I'm looking at a textbook exercise that asks to prove or give a counterexample that $\forall A : A \leq_m A \cup \{0\}$.
$A \leq_m B$ is defined as:
$\exists f$ total, computable s.t. $\forall x \in A : x \in A \Leftrightarrow f(x) \in B$,
It then says in the answer sheet something to the effect of:
The only counterexample is $A = \mathbb{N} \setminus \{ 0 \}$.
Otherwise there is always an appropriate $f$:
- If $0 \in A$, $id$ is good enough
If $0 \not\in A$, one such $f$ is
$f'(x) = \begin{cases} x_0 & x = 0\\ x & otherwise\end{cases} $ for some $x_0 \not\in A \cup \{0\}$.

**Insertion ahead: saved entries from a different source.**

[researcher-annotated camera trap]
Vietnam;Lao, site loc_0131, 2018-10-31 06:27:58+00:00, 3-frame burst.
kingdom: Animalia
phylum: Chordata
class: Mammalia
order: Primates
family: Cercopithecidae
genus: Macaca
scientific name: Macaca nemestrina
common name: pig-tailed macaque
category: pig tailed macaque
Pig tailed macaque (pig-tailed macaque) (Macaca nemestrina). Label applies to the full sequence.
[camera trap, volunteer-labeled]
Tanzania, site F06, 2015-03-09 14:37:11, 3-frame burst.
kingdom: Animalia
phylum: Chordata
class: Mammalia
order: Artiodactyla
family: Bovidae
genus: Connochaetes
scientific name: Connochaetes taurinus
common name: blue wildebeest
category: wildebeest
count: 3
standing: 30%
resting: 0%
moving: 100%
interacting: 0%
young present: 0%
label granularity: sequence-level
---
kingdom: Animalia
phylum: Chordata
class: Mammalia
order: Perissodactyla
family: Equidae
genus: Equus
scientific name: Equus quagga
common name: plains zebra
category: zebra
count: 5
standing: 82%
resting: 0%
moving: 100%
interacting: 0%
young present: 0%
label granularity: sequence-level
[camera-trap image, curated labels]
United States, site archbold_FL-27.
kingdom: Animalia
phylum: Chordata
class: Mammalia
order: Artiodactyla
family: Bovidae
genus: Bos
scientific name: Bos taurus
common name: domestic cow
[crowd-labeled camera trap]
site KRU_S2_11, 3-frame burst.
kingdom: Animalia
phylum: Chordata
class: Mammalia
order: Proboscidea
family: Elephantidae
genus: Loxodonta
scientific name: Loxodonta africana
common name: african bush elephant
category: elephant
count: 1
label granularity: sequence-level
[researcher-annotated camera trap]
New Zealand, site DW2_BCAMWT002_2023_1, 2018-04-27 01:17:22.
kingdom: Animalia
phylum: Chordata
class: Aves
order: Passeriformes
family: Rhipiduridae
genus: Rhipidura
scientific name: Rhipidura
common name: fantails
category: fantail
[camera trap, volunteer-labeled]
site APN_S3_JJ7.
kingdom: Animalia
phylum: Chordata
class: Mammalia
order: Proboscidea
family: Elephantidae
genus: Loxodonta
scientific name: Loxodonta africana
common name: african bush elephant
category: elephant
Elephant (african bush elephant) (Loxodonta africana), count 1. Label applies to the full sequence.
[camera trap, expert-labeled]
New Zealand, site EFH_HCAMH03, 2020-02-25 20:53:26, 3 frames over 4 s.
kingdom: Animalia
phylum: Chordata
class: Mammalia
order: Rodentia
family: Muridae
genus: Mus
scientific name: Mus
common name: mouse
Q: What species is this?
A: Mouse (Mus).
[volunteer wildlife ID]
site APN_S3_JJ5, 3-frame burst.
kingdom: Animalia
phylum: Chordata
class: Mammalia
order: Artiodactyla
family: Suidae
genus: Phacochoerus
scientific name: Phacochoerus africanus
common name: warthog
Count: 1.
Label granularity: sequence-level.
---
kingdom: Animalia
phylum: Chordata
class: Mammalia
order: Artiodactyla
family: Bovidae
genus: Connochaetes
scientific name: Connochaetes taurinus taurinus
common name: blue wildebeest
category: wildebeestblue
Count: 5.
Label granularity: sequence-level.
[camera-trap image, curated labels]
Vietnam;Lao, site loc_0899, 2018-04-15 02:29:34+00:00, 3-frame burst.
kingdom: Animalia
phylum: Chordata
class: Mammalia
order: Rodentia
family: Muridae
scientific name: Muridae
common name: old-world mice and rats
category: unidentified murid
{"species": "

However, before checking the answer sheet I was persuaded there were multiple such counterexamples.
In fact, I still don't understand what's wrong in my "proof" that $A = \{ 1\}$ is a counterexample.
It goes like this:
Let $A = \{1\}$. Then $A \cup \{0\} = \{0,1\}$. Suppose such an $f$ as required by the definition exists.
There are three cases, mutually exclusive by definition of function:
- $(1,0) \in f$, therefore $f(A) = \{0\} \neq A \cup \{0\} = \{0,1\}$
- $(1,1) \in f$, therefore $f(A) = \{1\} \neq A \cup \{0\} = \{0,1\}$
- $(1,c) \in f$ for some other $c$, therefore $f(A) = \{c\} \neq A \cup \{0\} = \{0,1\}$
Therefore $f$ such that $f(A) = A \cup \{0\}$ cannot exist for $A = \{ 1 \}$. QED.
In particular, I don't see how, for the given
$f'(x) = \begin{cases} x_0 & x = 0\\ x & otherwise\end{cases} $
it holds that $f'(\{1\}) = \{1,0\}$
It seems to me that $f'(\{1\}) = \{1\} \neq \{0,1\}$.
What am I misunderstanding about either basic set theory or the definition of $\leq_m$?